I santi, abbiamo detto, sono i veri riformatori. Ora vorrei esprimerlo in modo ancora più radicale:

Solo dai santi, solo da Dio viene la vera rivoluzione, il cambiamento decisivo del mondo. Nel secolo appena passato abbiamo vissuto le rivoluzioni, il cui programma comune era di non attendere più l’intervento di Dio, ma di prendere totalmente nelle proprie mani il destino del mondo. E abbiamo visto che, con ciò, sempre un punto di vista umano e parziale veniva preso come misura assoluta d’orientamento. L’assolutizzazione di ciò che non è assoluto ma relativo si chiama totalitarismo. Non libera l’uomo, ma gli toglie la sua dignità e lo schiavizza. Non sono le ideologie che salvano il mondo, ma soltanto il volgersi al Dio vivente,  che è il nostro creatore, il garante della nostra libertà, il garante di ciò che è veramente buono e vero. La rivoluzione vera consiste unicamente nel volgersi senza riserve a Dio  che è la misura di ciò che è giusto e allo stesso tempo è l’amore eterno. E che cosa mai potrebbe salvarci se non l’amore?

Benedetto XVI,  20.08.2005 Mariensfeld, Colonia

 

 

 Qualche idea nostra

Non c’è una virgola da togliere a quanto afferma il Papa. Ma si può, anzi è doveroso aggiungere qualcosa.

Si può scegliere la via contemplativa, dalla quale irradiare, tramite la preghiera, l’approfondimento della verità, spesso offuscata da categorie umane miopi.

Ma si può assecondare il carisma della profezia, spargendo nella realtà terrena semi di quella perenne Novità di Dio che vivifica la lettera morta della legge, fermenta le coscienze e ri-crea continuamente tutto. Lo Spirito agisce tramite le persone che, munite del suo vigore, mettono in fuga la paura, affrontano il male che si oppone continuamente al bene…

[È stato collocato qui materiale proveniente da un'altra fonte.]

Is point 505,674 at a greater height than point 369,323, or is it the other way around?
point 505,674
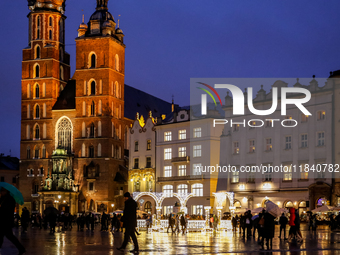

Avanzare nuove idee, discutere sull’accettabilità o meno di comportamenti pregiudizialmente condannati, rivedere i motivi di certa rigidità mentale in vista di orientamenti più consoni all’evoluzione della comune mentalità, eccetera, significa rivoluzionare la storia, liberandola dai ceppi che continuamente tengono in catene la libertà umana, che è il tesoro più grande da far fruttificare.

Perché questo secondo aspetto dovrebbe essere ritenuto inferiore al primo?